Voici dans quelles circonstances.
Je voulais voir ce sauvage et dangereux détroit de Bonifacio qui sépare la Corse de la Sardaigne et la ville singulière qui donne son nom à ce passage, redouté surtout depuis le naufrage de la Sémillante.
J’étais parti d’Ajaccio sur le Rhône, un vapeur-tortue que la vague secoue d’une invraisemblable façon ; et après neuf heures de traversée, on pénétrait dans le détroit. A gauche, la haute falaise blanche se dressait comme une muraille. Soudain, sur le sommet, une petite ville apparue, bâtie sur un abîme qui la dévorera, car le roc qui la supporte est tellement rongé par la mer qu’il forme comme une gigantesque caverne sous la cité suspendue, restée en l’air sur cette voûte que les flots creusent de jour en jour.
Le navire longeait la côte, et bientôt il se trouva vis-à-vis d’une fente étroite dans la muraille de pierre. C’était un tortueux corridor naturel où le bâtiment s’engagea. Cet étroit couloir ondulait comme un serpent pour déboucher dans un joli bassin d’eau profonde d’un bleu merveilleux : le port de Bonifacio, la ville basse, aux constructions élevées, l’entoure.
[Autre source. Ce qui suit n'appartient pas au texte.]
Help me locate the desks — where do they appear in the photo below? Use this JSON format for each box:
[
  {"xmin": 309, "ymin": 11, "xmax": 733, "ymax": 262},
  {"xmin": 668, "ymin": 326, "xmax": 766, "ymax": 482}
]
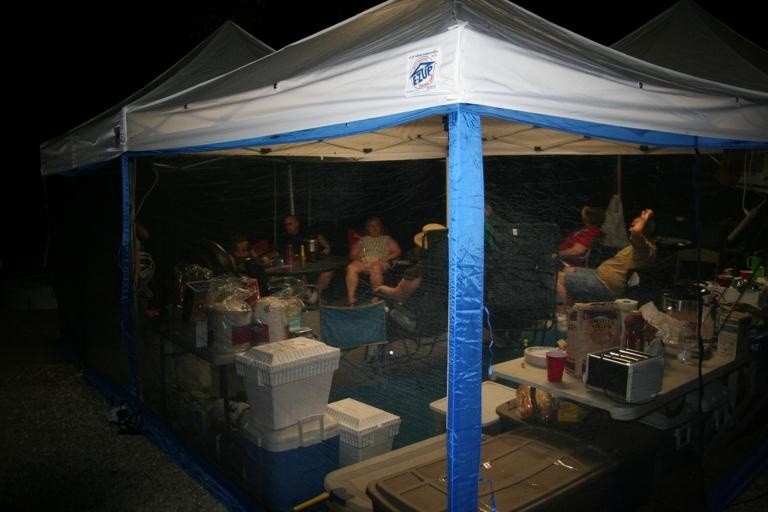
[
  {"xmin": 488, "ymin": 347, "xmax": 759, "ymax": 512},
  {"xmin": 150, "ymin": 323, "xmax": 315, "ymax": 473}
]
Je grimpai d’abord jusqu’à l’ancienne ville, celle qui surplombe le gouffre. Les maisons restent accrochées on ne sait comment au-dessus de cette falaise minée ; et là, certes, s’accomplira une de ces catastrophes dont le souvenir ne s’efface pas. Un jour viendra, proche ou lointain, où la mer ayant achevé de creuser la pierre et d’ébranler la montagne engloutira tout un coin de la cité avec ses habitants.